Track & Measure operational metrics and KPIs in real-time across all plants and workstations to identify areas for improvement and the consistent leaders.
Optimized Order Scheduling led to a 45% reduction in setup time and a 7% increase in run time.
Optimized Production & Minimizing Downtime helped to increase machine utilization by over 20%.
Eliminate Data Silos & Gaps to provide a shared single source of truth across all plants and connect assets.
Bridge IT / OT Gap by combining machine telemetry with operator actions at their workstations.
Enable Data-Driven Decisions to boost output and minimize downtime patterns.
Eliminate Manual Tracking so operators may log downtime and production status directly from the shop floor via their mobile devices.
Standardize Results to normalize disparate data formats from multiple machine vendors, ensuring consistent and reliable metrics.
Overview
A leading Manufacturer faced a critical challenge—its production lines ran without an automated and consistent way to track downtime, operator efficiency, and production output. Operations managers struggled to understand why some production lines performed better than others and were unable to identify the root cause of bottlenecks and inefficiencies.
Before partnering with Kinetech, the Manufacturer relied on disparate data sources from multiple machine vendors, manual tracking via paper and Excel, and siloed data visualization tools to piece together performance metrics. The result was inconsistent data with no reliable way to identify trends or improve throughput across their network of plants.
Challenges
The Manufacturer struggled with limited visibility into key production metrics, such as machine uptime / downtime, run rates, and scrap. Without a single source of truth, management couldn’t confidently make data-driven decisions to reduce bottlenecks or optimize production processes.
Tracking methods were also fragmented and inconsistent. Each production line used machines from different manufacturers, and each kiosk reported data in a different format that made data aggregation difficult and unreliable. Operators manually logged downtime and status at scattered kiosks across the floor, introducing delays, data inaccuracies, and gaps in reporting.
Because there was no real-time insight into machine performance, the Manufacturer couldn’t pinpoint recurring patterns that resulted in unexpected machine downtime, accurately track waste reduction efforts, or test process improvements across its plants. This lack of visibility made implementing a culture of continuous improvement to production difficult.
The Solution
Kinetech developed an ecosystem of custom-built solutions to aggregate machine data real-time to improve visibility into plant operations and ultimately provide the data needed to adapt operations to increase output across production lines. The solution integrates IoT sensor data from machines with operators' input on the shopfloor, providing a single source of truth for machine and operator performance.

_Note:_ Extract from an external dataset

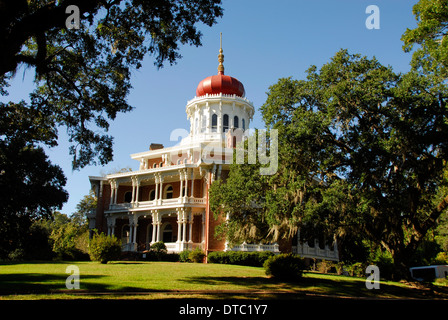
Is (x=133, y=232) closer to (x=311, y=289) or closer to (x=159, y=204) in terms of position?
(x=159, y=204)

Previously, operators had to walk to a kiosk to manually log downtime or job status. Now, they can log activity instantly from their work stations on a mobile tablet, enabling the merging of telemetry data from machines with human action.
The solution also normalizes data from various sources into a centralized dashboard that management can use to monitor long-term trends of their key production KPIs and identify where to focus their improvement efforts.
Outcome
The Manufacturer has transformed its ability to capture and analyze key operational data. Management now has the insights needed to identify areas for improvement and then to monitor the effect of their improvement initiatives.

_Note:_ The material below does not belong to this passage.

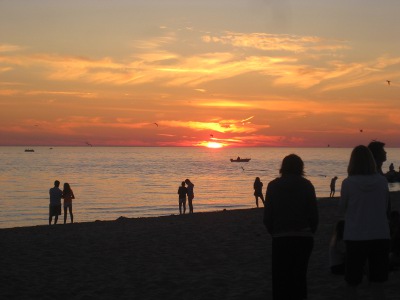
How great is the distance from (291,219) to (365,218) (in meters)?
0.82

With reliable data at their fingertips, the Manufacturer has shifted operations to realize improvements in machine downtime, output, scrap and ultimately improved financial performance of their operations.
The Manufacturer also realized significant advantages in adopting a low-code approach. The solution was designed and built to their exact specification to ensure the typical failures of commercial-off-the-shelf SaaS solutions were avoided. The total cost of delivery was also a fraction of the expected cost of implementing a comparable MES solution.